= EXERCISE GOAL =
Copy out, word for word, the lines of the records from the one containing "Within the choices" through the one containing "3. <bbox>0, 218, 240, 236</bbox>: shoreline", with both of those lines included.
### DATASET ###
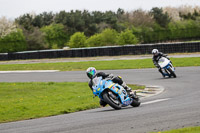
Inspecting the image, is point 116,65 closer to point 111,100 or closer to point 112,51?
point 112,51

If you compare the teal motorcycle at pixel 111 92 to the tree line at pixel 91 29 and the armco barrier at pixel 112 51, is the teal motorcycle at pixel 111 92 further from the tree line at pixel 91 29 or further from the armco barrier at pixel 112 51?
the tree line at pixel 91 29

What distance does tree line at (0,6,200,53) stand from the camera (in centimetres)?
6126

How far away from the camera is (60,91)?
64.8 feet

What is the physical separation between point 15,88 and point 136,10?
3387 inches

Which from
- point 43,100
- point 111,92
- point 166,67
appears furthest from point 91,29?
point 111,92

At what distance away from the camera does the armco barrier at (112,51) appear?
38.8 metres

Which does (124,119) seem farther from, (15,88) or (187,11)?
(187,11)

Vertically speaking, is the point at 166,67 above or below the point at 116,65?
above

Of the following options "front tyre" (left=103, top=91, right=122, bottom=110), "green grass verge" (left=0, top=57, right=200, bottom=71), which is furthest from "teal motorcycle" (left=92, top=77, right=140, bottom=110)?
"green grass verge" (left=0, top=57, right=200, bottom=71)

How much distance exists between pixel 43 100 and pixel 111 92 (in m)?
4.97

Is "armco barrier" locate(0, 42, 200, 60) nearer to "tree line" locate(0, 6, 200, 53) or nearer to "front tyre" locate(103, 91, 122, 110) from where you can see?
"tree line" locate(0, 6, 200, 53)

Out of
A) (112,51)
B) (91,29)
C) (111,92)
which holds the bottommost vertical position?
(112,51)

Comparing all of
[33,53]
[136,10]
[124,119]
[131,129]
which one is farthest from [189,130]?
[136,10]

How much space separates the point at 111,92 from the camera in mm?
12273
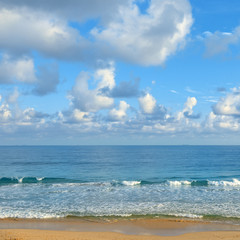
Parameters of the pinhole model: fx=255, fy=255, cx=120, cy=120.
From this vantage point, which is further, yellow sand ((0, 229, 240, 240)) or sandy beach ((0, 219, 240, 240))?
sandy beach ((0, 219, 240, 240))

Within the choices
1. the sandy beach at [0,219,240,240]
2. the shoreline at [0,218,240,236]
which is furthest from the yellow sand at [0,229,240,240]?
the shoreline at [0,218,240,236]

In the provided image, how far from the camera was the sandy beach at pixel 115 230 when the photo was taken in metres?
17.7

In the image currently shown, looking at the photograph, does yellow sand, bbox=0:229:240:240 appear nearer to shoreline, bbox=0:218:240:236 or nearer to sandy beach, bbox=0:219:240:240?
sandy beach, bbox=0:219:240:240

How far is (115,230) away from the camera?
760 inches

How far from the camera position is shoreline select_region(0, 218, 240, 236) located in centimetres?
1927

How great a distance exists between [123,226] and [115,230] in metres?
1.15

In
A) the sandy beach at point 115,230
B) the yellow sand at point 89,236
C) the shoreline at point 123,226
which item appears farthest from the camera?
the shoreline at point 123,226

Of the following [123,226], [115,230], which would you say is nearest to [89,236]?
[115,230]

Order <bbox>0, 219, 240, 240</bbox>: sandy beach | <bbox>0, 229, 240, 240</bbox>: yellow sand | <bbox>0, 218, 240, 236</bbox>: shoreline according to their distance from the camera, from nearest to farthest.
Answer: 1. <bbox>0, 229, 240, 240</bbox>: yellow sand
2. <bbox>0, 219, 240, 240</bbox>: sandy beach
3. <bbox>0, 218, 240, 236</bbox>: shoreline

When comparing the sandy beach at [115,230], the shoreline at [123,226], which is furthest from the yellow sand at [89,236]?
the shoreline at [123,226]

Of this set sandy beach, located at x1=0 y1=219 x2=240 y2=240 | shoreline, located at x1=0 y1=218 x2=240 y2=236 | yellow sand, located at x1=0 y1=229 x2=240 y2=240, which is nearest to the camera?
yellow sand, located at x1=0 y1=229 x2=240 y2=240

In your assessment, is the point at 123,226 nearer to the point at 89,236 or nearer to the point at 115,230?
the point at 115,230

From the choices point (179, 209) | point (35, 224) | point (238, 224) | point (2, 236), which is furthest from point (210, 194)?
point (2, 236)

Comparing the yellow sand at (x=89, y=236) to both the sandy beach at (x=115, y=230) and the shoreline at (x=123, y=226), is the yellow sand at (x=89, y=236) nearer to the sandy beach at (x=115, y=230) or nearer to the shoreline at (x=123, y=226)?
the sandy beach at (x=115, y=230)
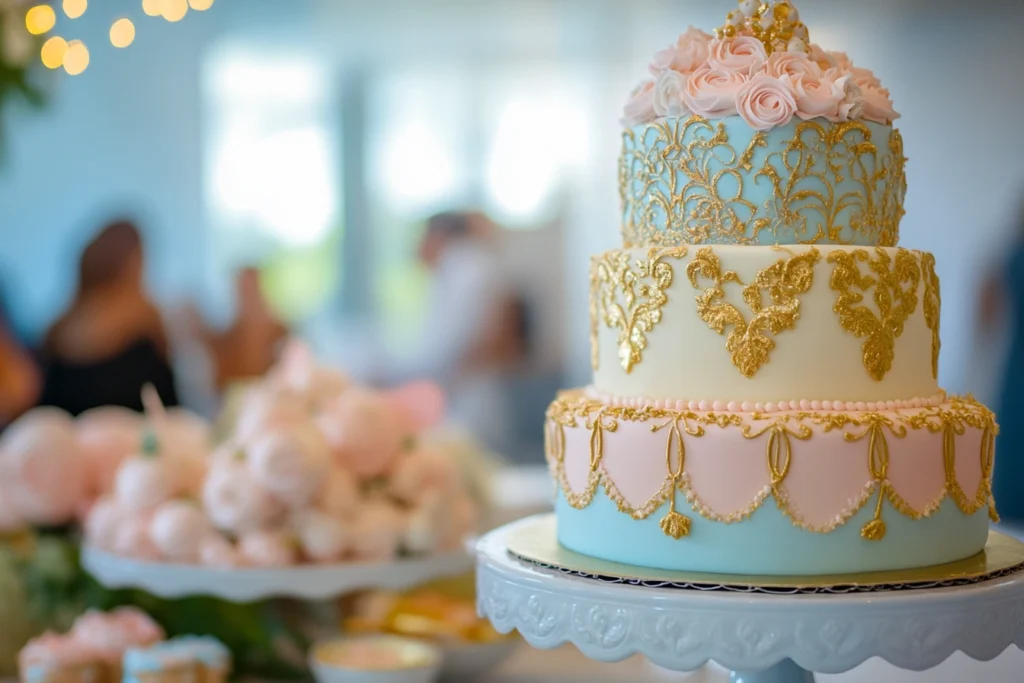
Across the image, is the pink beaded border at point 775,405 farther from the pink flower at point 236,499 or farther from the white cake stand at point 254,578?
the pink flower at point 236,499

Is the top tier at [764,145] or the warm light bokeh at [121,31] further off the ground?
the warm light bokeh at [121,31]

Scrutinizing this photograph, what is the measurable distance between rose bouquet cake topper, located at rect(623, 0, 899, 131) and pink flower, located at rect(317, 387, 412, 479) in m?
1.18

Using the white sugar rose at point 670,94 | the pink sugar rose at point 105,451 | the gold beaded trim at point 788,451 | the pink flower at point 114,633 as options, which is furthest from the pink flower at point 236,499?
the white sugar rose at point 670,94

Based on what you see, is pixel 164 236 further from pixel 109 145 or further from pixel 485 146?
pixel 485 146

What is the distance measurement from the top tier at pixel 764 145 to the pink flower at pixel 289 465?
1.12 metres

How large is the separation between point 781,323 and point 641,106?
0.54 m

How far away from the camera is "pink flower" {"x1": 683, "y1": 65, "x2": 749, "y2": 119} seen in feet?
7.11

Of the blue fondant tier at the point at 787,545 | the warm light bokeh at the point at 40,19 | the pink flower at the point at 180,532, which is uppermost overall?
the warm light bokeh at the point at 40,19

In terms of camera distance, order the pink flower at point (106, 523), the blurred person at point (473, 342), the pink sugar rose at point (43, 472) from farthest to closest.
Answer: the blurred person at point (473, 342) < the pink sugar rose at point (43, 472) < the pink flower at point (106, 523)

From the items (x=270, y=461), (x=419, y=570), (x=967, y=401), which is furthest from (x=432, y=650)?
(x=967, y=401)

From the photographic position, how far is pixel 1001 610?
1915 mm

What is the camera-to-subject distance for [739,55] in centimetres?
222

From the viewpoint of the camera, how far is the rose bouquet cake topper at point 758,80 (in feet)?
7.02

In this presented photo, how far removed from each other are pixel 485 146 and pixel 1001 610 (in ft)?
21.3
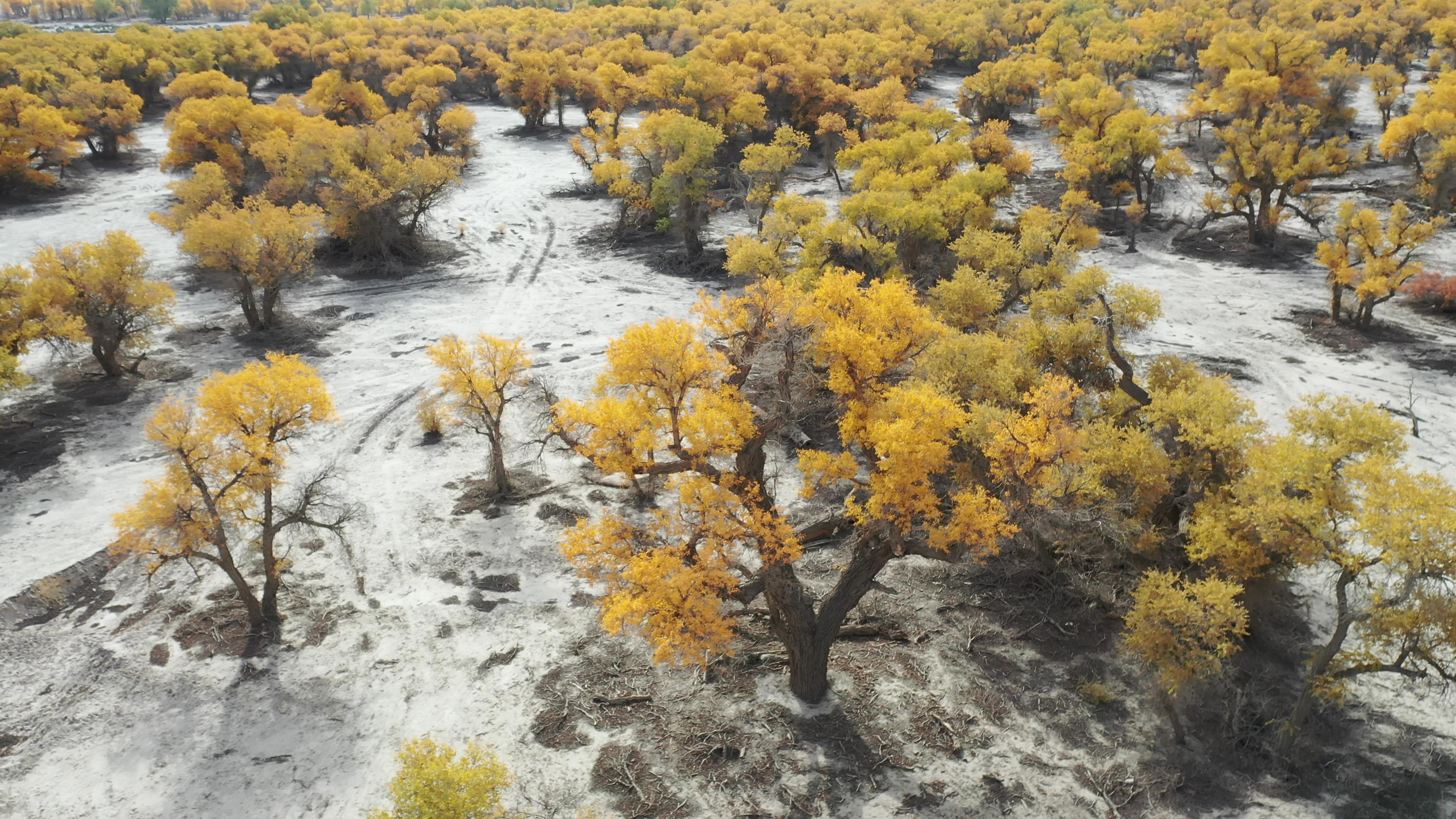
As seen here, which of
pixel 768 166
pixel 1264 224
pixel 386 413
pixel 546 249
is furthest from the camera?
pixel 546 249

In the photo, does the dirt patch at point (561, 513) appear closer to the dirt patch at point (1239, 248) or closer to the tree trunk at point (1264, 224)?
the dirt patch at point (1239, 248)

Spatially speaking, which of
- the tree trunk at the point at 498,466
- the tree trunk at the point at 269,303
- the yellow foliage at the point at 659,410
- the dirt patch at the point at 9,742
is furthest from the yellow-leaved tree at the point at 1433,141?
the dirt patch at the point at 9,742

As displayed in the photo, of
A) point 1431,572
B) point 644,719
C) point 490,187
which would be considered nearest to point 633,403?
point 644,719

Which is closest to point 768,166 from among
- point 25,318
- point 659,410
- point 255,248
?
point 255,248

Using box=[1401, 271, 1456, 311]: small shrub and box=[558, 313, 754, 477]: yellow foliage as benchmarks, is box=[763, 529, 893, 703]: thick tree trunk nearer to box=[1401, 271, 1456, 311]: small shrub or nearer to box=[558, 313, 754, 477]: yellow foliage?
box=[558, 313, 754, 477]: yellow foliage

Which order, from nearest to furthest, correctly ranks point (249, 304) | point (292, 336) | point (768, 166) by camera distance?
point (249, 304), point (292, 336), point (768, 166)

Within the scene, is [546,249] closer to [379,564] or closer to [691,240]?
[691,240]
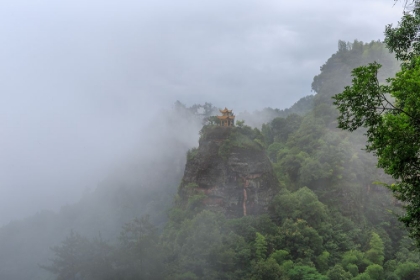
###
= EXERCISE RESPONSE =
Within the choices
1. the sandy beach at [0,219,240,240]
2. the shoreline at [0,218,240,236]
which is furthest from the yellow sand at [0,229,240,240]?
the shoreline at [0,218,240,236]

In the provided image, how far from the camera was the sandy beach at pixel 115 230 when the photo was taken in metres?
17.7

In the image currently shown, looking at the photograph, does yellow sand, bbox=0:229:240:240 appear nearer to shoreline, bbox=0:218:240:236 or nearer to sandy beach, bbox=0:219:240:240?
sandy beach, bbox=0:219:240:240

How far is (115,230) away from the camera?
760 inches

How far from the camera position is shoreline select_region(0, 218, 240, 236) located in centimetres?
1927

How great a distance exists between [123,226] and [115,230] in metres?
1.15

In
A) the sandy beach at point 115,230
B) the yellow sand at point 89,236
C) the shoreline at point 123,226
which item appears farthest from the camera?
the shoreline at point 123,226

Of the following [123,226], [115,230], which would you say is nearest to [89,236]?
[115,230]

Order <bbox>0, 219, 240, 240</bbox>: sandy beach | <bbox>0, 229, 240, 240</bbox>: yellow sand | <bbox>0, 218, 240, 236</bbox>: shoreline according to their distance from the camera, from nearest to farthest.
Answer: 1. <bbox>0, 229, 240, 240</bbox>: yellow sand
2. <bbox>0, 219, 240, 240</bbox>: sandy beach
3. <bbox>0, 218, 240, 236</bbox>: shoreline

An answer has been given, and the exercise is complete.